Intraoperative radiotherapy for glioblastoma: A systematic review of techniques and outcomes


      • IORT for glioblastoma is delivered after excision, and is followed by adjuvant treatment with external beam radiotherapy with or without chemotherapy.
      • Complications are few but may include radiation necrosis, infection, hematoma, perilesional edema, and wound dehiscence.
      • IORT resulted in improved local control and comparable overall survival rates with the Stupp protocol.
      • The overall effect of IORT on GBM treatment is still inconclusive due to the small number of patients and heterogeneous reporting of data.

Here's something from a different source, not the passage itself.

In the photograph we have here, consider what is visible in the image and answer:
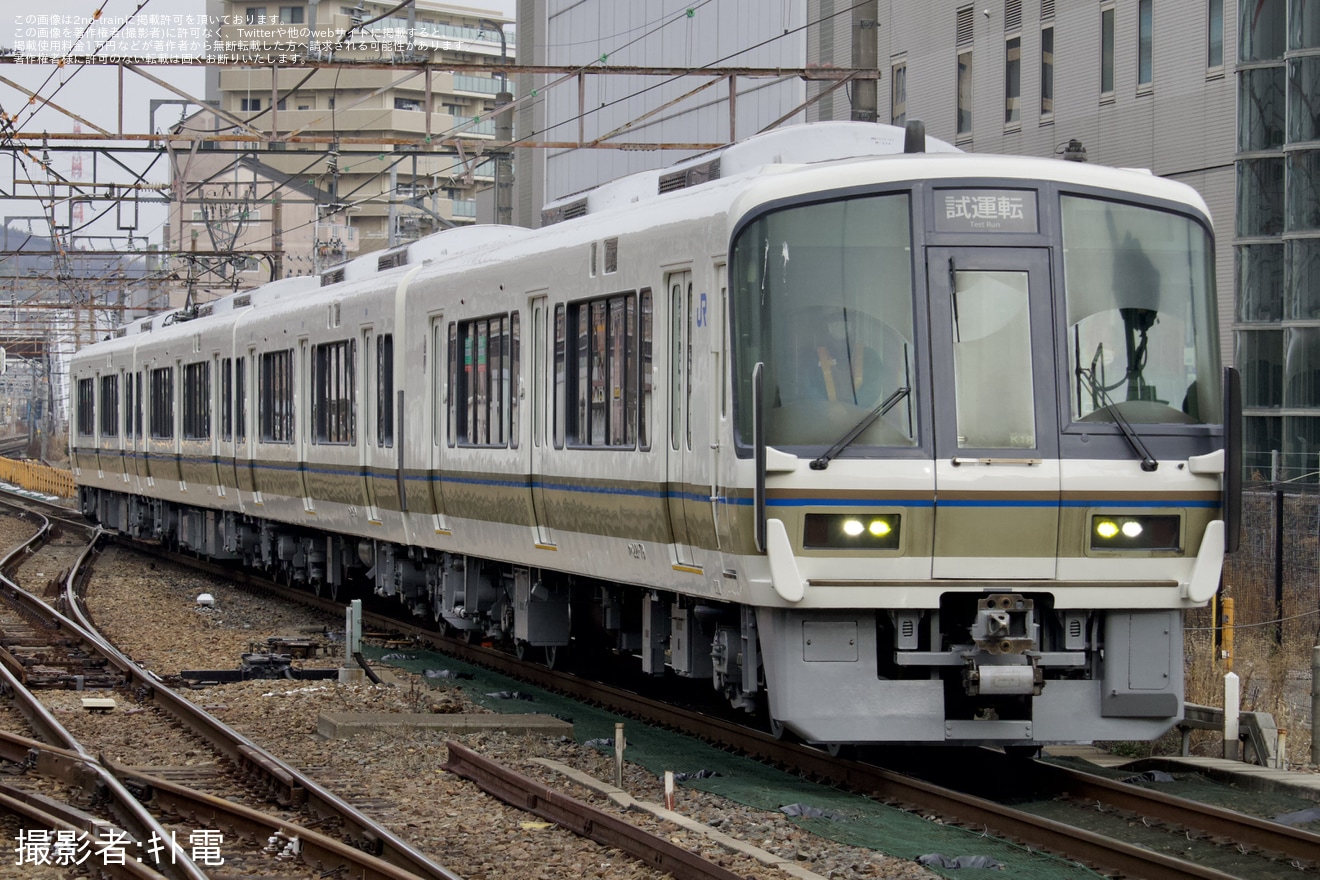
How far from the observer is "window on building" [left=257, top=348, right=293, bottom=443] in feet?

      Despite multimodality treatment, the prognosis of glioblastoma (GBM) has remained poor. Intraoperative radiation therapy (IORT) offers additional local control by directly applying a radiation source to the resection margin, where most recurrences occur.


      We performed a systematic review on the oncologic outcomes and toxicities of IORT for GBM in the era of modern external beam radiation therapy (EBRT) and chemotherapy with temozolamide.


      Four studies representing 123 patients were included. Majority (81%) were newly diagnosed, and gross total resection was reported in 13–80% of cases. IORT modalities included electrons from a linear accelerator (LINAC) and photons from a 50-kV x-ray device. Median doses were from 12.5 to 20 Gy for electron-based studies and 10–25 Gy for photon-based studies. Adjuvant treatment consisted of 46–60 Gy post-operative EBRT in electron-based studies and the Stupp protocol in photon-based studies. Complications included radiation necrosis (2.8–33%), infection, hematoma, perilesional edema, and wound dehiscence. Median time to local recurrence was 9.9–16 months and the reported overall progression-free survival was 11.2–12.2 months. Median overall survival was 13–14.2 months for the electron-based studies and 13.8–18 months for the photon-based studies.


      IORT resulted in improved local control and comparable overall survival rates with the Stupp protocol. Although photon-based IORT had better results than electron IORT, this may be due to improvements in other forms of adjuvant treatment rather than the IORT modality itself. The overall effect of IORT on GBM treatment is still inconclusive due to the small number of patients and heterogeneous reporting of data.